### TASK GOAL:
List every line of the material that contains the string "bbox", with case counting.

***** ROWS

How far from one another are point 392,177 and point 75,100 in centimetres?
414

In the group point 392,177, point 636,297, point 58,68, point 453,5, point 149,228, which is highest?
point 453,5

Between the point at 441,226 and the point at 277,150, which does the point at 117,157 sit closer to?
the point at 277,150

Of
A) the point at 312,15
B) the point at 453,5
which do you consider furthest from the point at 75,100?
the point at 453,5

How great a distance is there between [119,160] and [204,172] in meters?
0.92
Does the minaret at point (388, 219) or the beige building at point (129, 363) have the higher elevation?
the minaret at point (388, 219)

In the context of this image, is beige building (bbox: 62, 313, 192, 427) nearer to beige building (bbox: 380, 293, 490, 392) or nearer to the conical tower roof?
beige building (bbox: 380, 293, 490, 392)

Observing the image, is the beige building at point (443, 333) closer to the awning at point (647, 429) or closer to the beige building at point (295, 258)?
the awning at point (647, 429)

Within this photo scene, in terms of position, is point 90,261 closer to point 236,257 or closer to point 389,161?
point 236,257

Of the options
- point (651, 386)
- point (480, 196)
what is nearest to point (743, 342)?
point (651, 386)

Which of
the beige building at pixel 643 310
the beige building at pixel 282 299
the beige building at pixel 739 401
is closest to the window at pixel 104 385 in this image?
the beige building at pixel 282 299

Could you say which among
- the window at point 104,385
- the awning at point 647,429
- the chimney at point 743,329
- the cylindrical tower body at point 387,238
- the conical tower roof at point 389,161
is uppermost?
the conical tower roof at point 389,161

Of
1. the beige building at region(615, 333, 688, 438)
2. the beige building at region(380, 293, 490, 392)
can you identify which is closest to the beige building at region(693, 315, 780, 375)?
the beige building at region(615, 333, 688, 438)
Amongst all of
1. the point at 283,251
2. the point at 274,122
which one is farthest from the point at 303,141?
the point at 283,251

**********

### TASK RESULT:
In the context of this image, is beige building (bbox: 62, 313, 192, 427) nearer to beige building (bbox: 380, 293, 490, 392) or nearer to the conical tower roof?
beige building (bbox: 380, 293, 490, 392)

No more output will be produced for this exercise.